創造的休暇を過ごすために vol.27

特命講師の三星です。

今日は読むものではなくて、体験するものを紹介します。

体験といっても大したものではなくて、
日々暮らす中で手にとったり、使ったりするものです。

 

プロダクトをデザインする上で
事前に考えなければいけないことは色々とありますが、
そうであっても、やはり製品自体の「かたち」はとても大事です。

 

その「かたち」のデザイン力というか、
形態に関しての感覚を鍛えるのに手っ取り早いのは、
きちんとデザインされたものを日々選び、使うということです。

 

ただ、きちんとデザインしたものを

学生のみんなが手にするのはそれなりに大変なことだと思うので、
僕がおすすめするのは、カトラリーを選ぶことです。

 

スプーンやフォーク、ナイフなどは、
照明や椅子などに比べると手頃な金額で手に入れることができます。
しかも毎日使うので、手にその形や美しさをなじませることができます。

 


以下に三つほど紹介します。

 

柳宗理
言わずと知れた、日本のプロダクトデザインの草分け的な存在の柳宗理は
カトラリーもたくさんデザインしています。
鍋やフライパンといった調理器具のデザインも
使い勝手と美しさが融合したとても素晴らしいものばかりですが、
同じデザインのトーンでできているスプーンやフォークもとても可愛らしく、
和、洋、中、デザートと様々なシーンで活躍します。

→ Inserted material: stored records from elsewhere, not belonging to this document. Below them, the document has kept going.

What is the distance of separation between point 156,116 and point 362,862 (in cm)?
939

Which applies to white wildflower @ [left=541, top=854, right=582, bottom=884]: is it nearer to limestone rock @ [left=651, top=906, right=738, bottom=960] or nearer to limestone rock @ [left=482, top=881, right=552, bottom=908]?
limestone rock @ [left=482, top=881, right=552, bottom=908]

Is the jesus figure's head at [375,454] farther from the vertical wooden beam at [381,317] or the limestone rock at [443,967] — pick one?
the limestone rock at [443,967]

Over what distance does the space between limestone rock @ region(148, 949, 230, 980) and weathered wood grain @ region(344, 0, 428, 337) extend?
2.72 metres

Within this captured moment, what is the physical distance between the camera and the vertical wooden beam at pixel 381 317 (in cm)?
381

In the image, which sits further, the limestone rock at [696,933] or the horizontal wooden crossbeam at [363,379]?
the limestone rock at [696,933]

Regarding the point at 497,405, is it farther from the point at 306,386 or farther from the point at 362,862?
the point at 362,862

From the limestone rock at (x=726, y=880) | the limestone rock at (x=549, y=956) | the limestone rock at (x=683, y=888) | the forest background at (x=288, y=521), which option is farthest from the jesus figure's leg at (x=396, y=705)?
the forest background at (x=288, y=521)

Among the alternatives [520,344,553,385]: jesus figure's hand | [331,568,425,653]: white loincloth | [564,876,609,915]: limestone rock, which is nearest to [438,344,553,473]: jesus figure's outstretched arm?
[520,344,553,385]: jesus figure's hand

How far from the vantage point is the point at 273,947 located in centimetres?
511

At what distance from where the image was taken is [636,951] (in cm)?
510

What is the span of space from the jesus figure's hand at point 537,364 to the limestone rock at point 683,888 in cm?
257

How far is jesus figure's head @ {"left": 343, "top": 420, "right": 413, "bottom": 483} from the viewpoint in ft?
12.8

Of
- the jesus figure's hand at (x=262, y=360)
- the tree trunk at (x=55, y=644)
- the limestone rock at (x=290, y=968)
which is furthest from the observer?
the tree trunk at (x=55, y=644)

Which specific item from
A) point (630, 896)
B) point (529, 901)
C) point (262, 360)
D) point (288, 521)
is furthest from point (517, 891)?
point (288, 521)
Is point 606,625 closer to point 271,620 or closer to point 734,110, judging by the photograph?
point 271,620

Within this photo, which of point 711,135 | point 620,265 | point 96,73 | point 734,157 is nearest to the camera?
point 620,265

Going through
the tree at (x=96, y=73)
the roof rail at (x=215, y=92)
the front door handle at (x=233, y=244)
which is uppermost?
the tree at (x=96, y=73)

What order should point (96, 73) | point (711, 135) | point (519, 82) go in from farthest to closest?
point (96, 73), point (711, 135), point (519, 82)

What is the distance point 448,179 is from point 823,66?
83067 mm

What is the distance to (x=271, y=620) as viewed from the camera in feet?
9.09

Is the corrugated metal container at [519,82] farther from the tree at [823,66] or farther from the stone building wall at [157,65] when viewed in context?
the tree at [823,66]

しかも丈夫。
スプーンも800円程度から手に入り、しかも一生使えるので、
少しずつ集めていくのもいいと思います。

 

kinto
kintoは北欧テイストな食器メーカーですが、実は日本の会社。
そして最近はプロダクトデザイナーの柴田文江さんが手掛けているものもあります。
おすすめは子供用の食器の、BONBOのシリーズです。
柴田さんらしい曲線が特徴で、
柔らかくあたたかく、でも甘くなりすぎない、とても上品な食器です。
子供むけとはいえ、プレートなんかはみなさん十分日常使いできるものだと思います。

 

無印良品
最後に紹介するのは、みなさんもご存知、無印良品のカトラリーです。
あまりに身近な存在に、え?と思うかもしれませんが、
無印良品はすごいですよ。
無印良品のカトラリーは公表はしていませんが、
ほぼまちがいなく、ジャスパー・モリソンがてがけています。
ジャスパー・モリソンは、日本では深澤直人さんと一緒に
「Super normal」という定義を作って、
日常にある、何も意識はしないのだけれど、だからこそ洗練されたデザイン
というかなり高度なデザインを提唱している人です。
また器は森正洋さんが(おそらく)手掛けていて、
森さんも食器のデザイン界では第一人者。
その二人がこれまでの経験を生かしたデザインのものが
誰でも手に取れるというのは本当に幸せなことだと思います。

 

 

冒頭の繰り返しになりますが、
日々使うものは、少しずつみなさん自身を形づくっていきます。

100円ショップやIK○ Aが悪いとは言いませんが、
きちんとデザインしたものを、身の回りに置くことが、
デザイナーになる第一歩だと思うので、参考まで。